The results show that 70.97% of the natural images can be perturbed to at least
one target class by modifying just one pixel with 97.47% confidence on average.
Thus, the proposed attack explores a different take on adversarial machine
learning in an extreme limited scenario, showing that current DNNs are also
vulnerable to such low dimension attacks.
## **Keywords**
One pixel attack , adversarial examples , differential evolution , targeted and non-targeted attack
---
## **Summary**
1. **Introduction **
1. **Basics**
1. Deep learning methods are better than the traditional image processing techniques in most of the cases in computer vision domain.
1. "Adversarial examples" are specifically modified images with imperceptible perturbations that are classified wrong by the network.
1. **Goals of the paper**
1. In most of the older techniques excessive modifications are made on the images and it may become perceivable to the human eyes. The authors of the paper suggest a method to create adversarial examples by changing only one , three or five pixels of the image.
1. Generating examples under constrained conditions can help in _getting insights about the decision boundaries_ in the higher dimensional space.
1. **Previous Work**
1. Methods to create adversarial examples :
1. Gradient-based algorithms using backpropagation for obtaining gradient information
1. "fast gradient sign" algorithm
1. Greedy perturbation searching method
1. Jacobian matrix to build "Adversarial Saliency Map"
1. Understanding and visualizing the decision boundaries of the DNN input space.
1. Concept of "Universal perturbations" , a perturbation that when added to any natural image can generate adversarial samples with high effectiveness
1. **Advantages of the new types of attack **
1. _Effectiveness_ : One pixel modification with efficiency ranging from 60% - 75%.
1. _Semi-Black-Box attack _: Requires only black-box feedback (probability labels) , no gradient and network architecture required.
1. _Flexibility_ : Can generalize between different types of network architectures.
1. **Methodology**
1. Finding the adversarial example as an optimization problem with constraints.** **
1. _Differential evolution_
1. _"Differential evolution" _, a general kind of evolutionary algorithms , used to solve multimodal optimization problems.
1. Does Not make use of gradient information
1. Advantages of DE for generating adversarial images :
1. _Higher probability of finding the global optima_
1. _Requires less information from the target system_
1. _Simplicity_ : Independent of the classifier
1. **Results **
1. CIFAR-10 dataset was selected with 3 types of networks architectures , all convolution network , Network in Network and VGG16 network . 500 random images were selected to create the perturbations and run both _targeted_ and_ non-targeted attack._
1. Adversarial examples were created with only one pixel change in some cases and with 3 and 5 pixel changes in other cases.

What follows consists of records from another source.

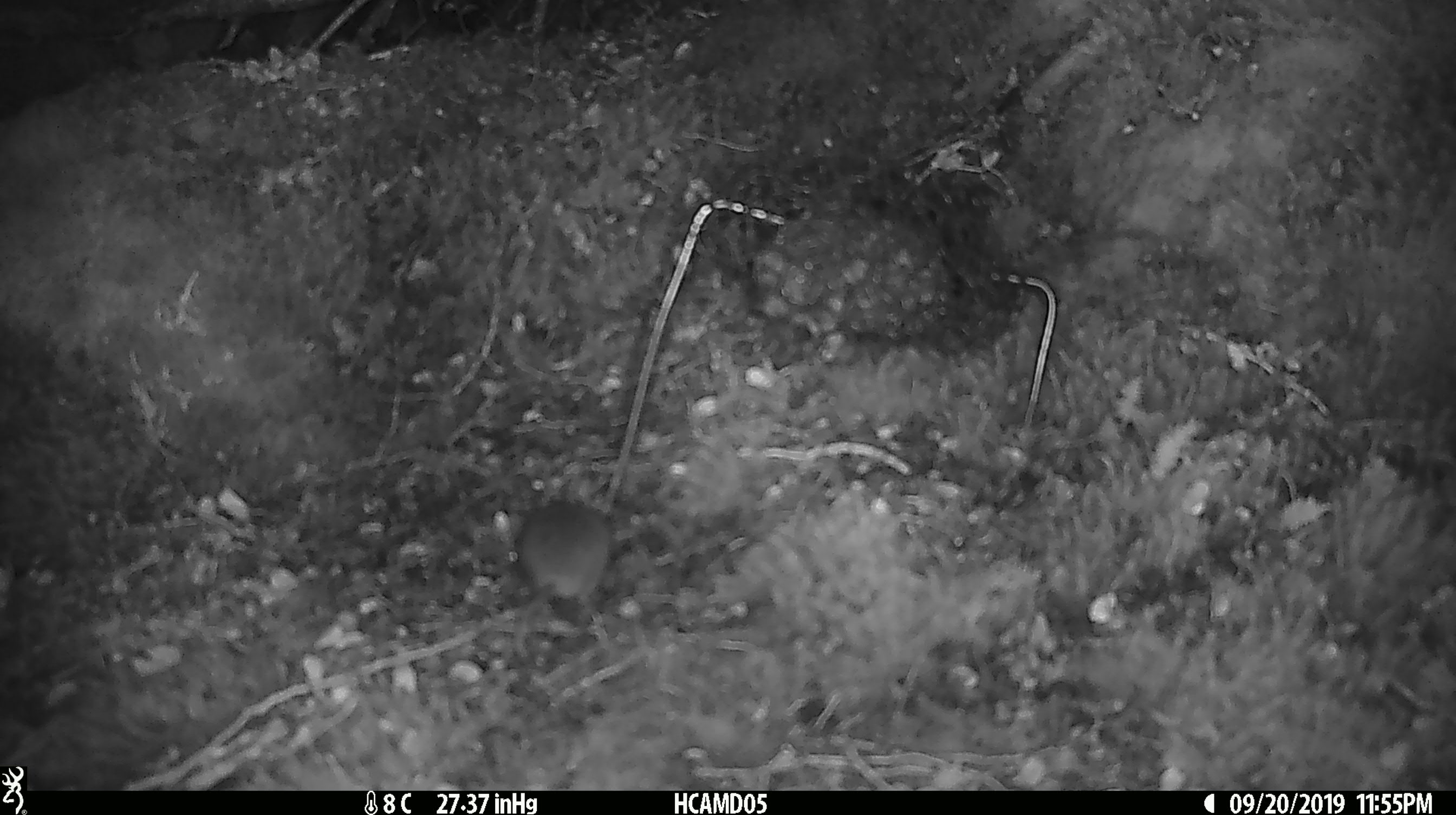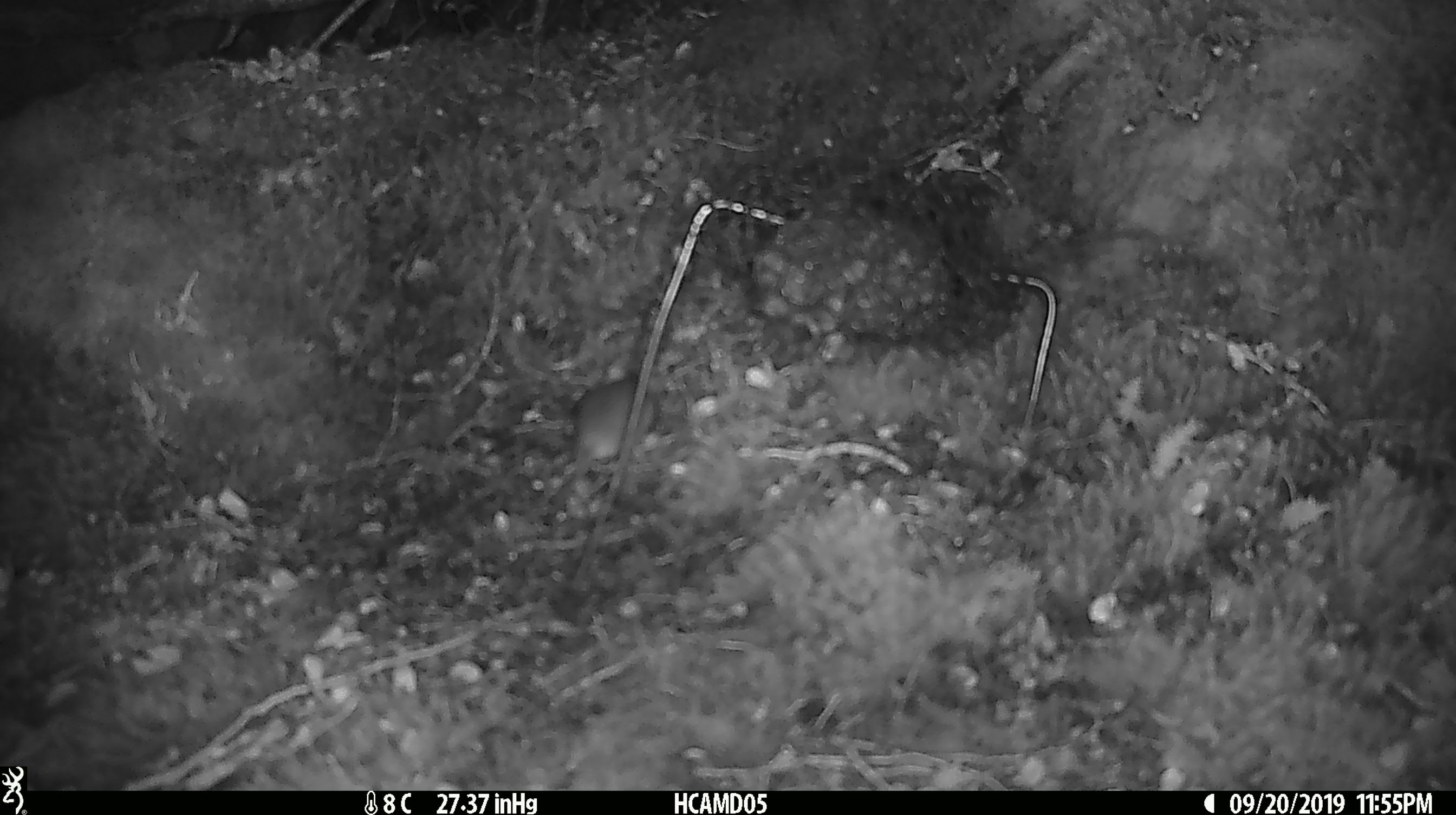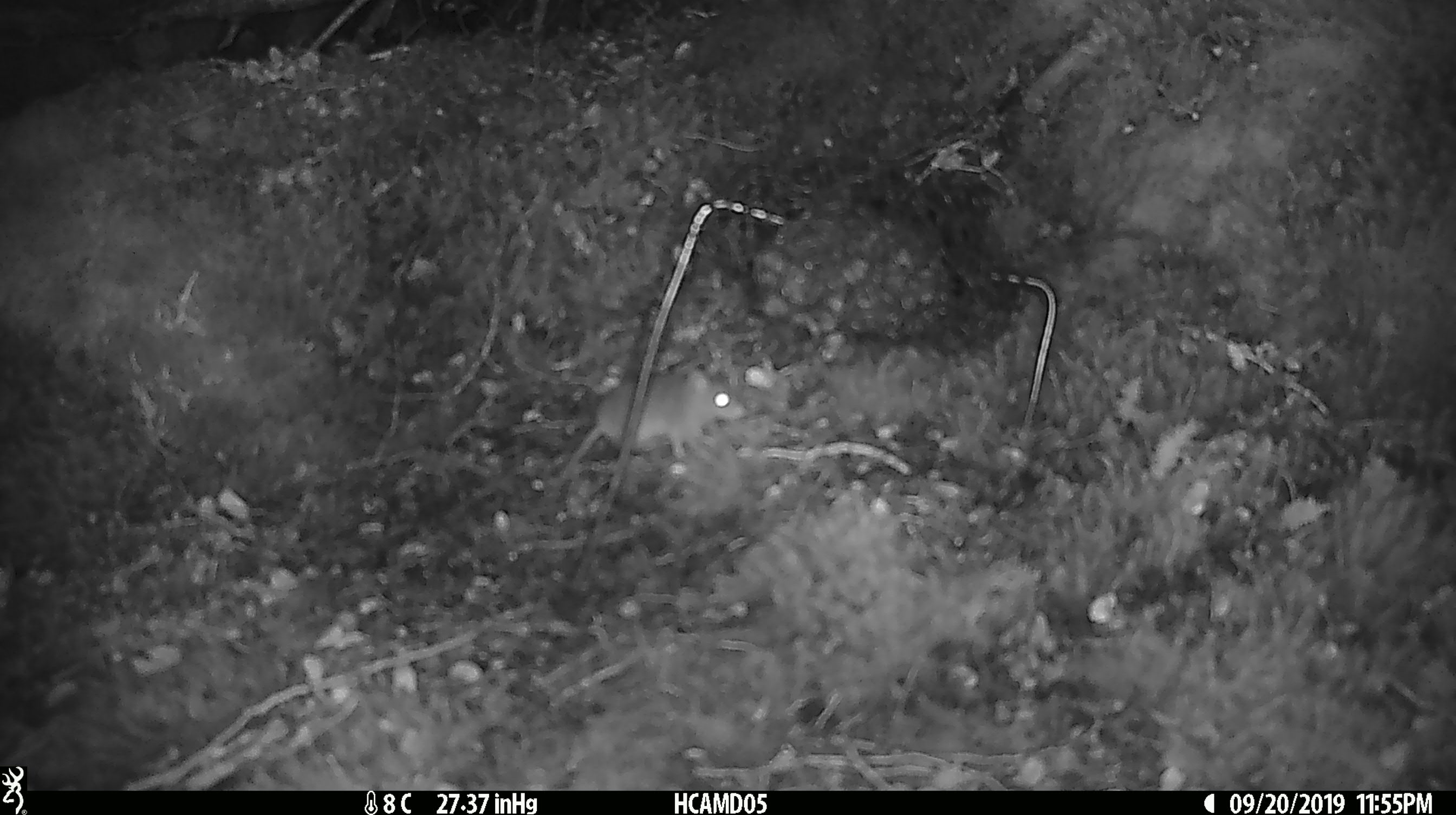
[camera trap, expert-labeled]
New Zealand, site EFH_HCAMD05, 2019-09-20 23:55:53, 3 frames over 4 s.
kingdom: Animalia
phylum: Chordata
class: Mammalia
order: Rodentia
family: Muridae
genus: Mus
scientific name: Mus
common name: mouse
Mouse (Mus).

1. The attack was generalized over different architectures.
1. Some specific target-pair classes are more vulnerable to attack compared to the others.
1. Some classes are very difficult to perturb to other classes and some cannot be changed at all.
1. Robustness of the class against attack can be broken by using higher dimensional perturbations.
1. **Conclusion**
1. Few pixels are enough to fool different types of networks.
1. The properties of the targeted perturbation depends on its decision boundary.
1. Assumptions made that small changes addictive perturbation on the values of many dimensions will accumulate and cause huge change to the output , might not be necessary for explaining why natural images are sensitive to small perturbation.
---
## **Notes **
* Location of data points near the decision boundaries might affect the robustness against perturbations.
* If the boundary shape is wide enough it is possible to have natural images far away from the boundary such that it is hard to craft adversarial images from it.
* If the boundary shape is mostly long and thin with natural images close to the border, it is easy to craft adversarial images from them but hard to craft adversarial images to them.
* The data points are moved in small steps and the change in the class probabilities are observed.
## **Open research questions**
1. Effect of a larger set of initial candidate solutions( Training images) to finding the adversarial image?
1. Generate better adversarial examples by having more iterations of Differential evolution?
1. Why imbalances occur when creating perturbations?